Well, only a "few" do get in. 70-90% of the submittals are "spam" (from our point of view, but of course that word is defined by the recipient.)
As for the "lucky" part?
Yes, chance pays a very definite part as to which sites get REVIEWED first, and there are very good reasons why that should be so. Better that than an ignorant edict about what sites should be reviewed first (and, of course, before the sites have been reviewed, ALL possible edicts are ignorant!)
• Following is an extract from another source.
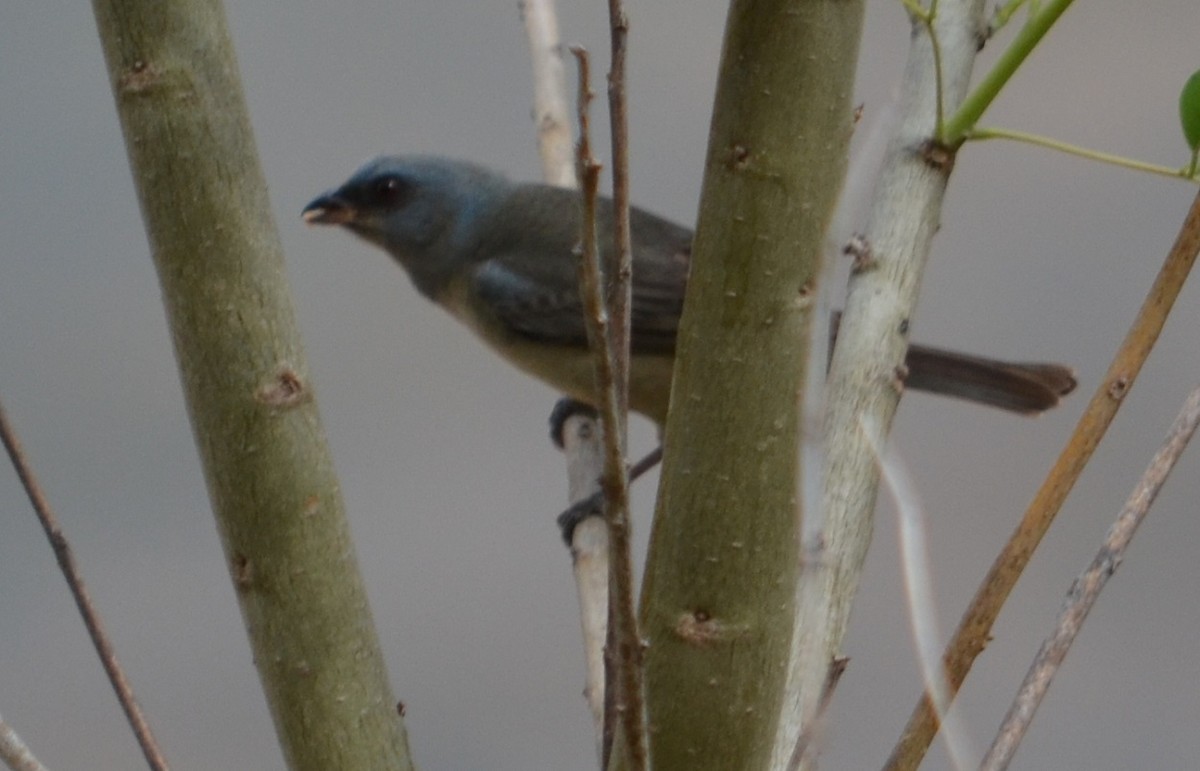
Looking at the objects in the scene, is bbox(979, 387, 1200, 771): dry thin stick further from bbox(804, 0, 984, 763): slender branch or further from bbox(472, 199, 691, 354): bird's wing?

As to which sites get LISTED, ... it will, I guarantee you, APPEAR that is also chance. Because the editors aren't looking for anything that you see of value in a site. Pretty design? Ignored, check. High search engine placement? we don't even know enough about it to ignore, check. Conversion rate? Irrelevant and unknown, double check. Ad banner opportunities? We'll ignore them if we can, delete the site if we can't, and check either way.
We're looking for information, and if we find it we'll be happy to list the site no matter how high or low the conversion rate is. If we don't find it, we want to dump the site no matter what its profit potential.
A different dimension, definitely.
>and the whole process takes far, far too long.
Well, from our point of view, and from the point of view of our customers, it takes no time at all. I don't have to wait even a minute after a site is submitted to review it. In fact, I don't have to wait UNTIL it is submitted. If it's up and serving pages, I can list it. How fast is that?
And, from our customer's point of view, the RDF comes out more often than ANYONE wants to pick it up. How fast is that?
Even from out end user's point of view, the site is pretty fast -- go to dmoz.org, and you're guaranteed to see our latest work, within a matter of days (I think nine days is the theoretical maximum delay.) How fast is that?
So...is there anything else that matters? To us or our customers? Anything at all?
Actually, there are some real timeliness issues. One is, of course, news. The ODP used to list news articles from major sources. We quit, because we couldn't keep it up-to-date. You want news, Google News Search is the place to go, and there's no point in us even trying.
Another is newsbreaking topics. A news report on, say, a new disease gets national attention because it takes some movie star out of our misery. This we often do very very well--generally better than anyone else on the net. The chances are extremely good that even before the usual doorway-page-ad-banner-farm types have their vanity URLs bought and paid for, an ODP editor will have generated a category, built it up based on reputable sources and Google searches, and moved on to something else. The quick-buck-artists find the ODP category just waiting for their spam, submit, then sit down to complain about the "dilatory" ODP editors whose biggest fault was having been too quick at internet research.
There's no "chance" involved here...and no "delay" either. The ODP had done its job of indexing authoritative information BEFORE the webmaster tried to dive in. On most fad subjects, the pool of information is exhausted pretty quickly, and late-comers are simply diving into an empty concrete shell. What do you say? Is it "chance" that they get shattered pates? Or was it predictable ahead of time? OR COULDN'T THEY HAVE GUESSED THAT THE ODP CATEGORY ALREADY OFFERED EVERYTHING THEY KNEW BEFORE YOU SUBMITTED THEIR SITE?
Unquestionably, there is good material on the web that's not listed in the ODP. (So the work continues.) But -- weekly distribution of new work via the RDF; daily availability of new work via the public side of dmoz.org; pre-availability of many "timely" subjects -- what more could our customers want?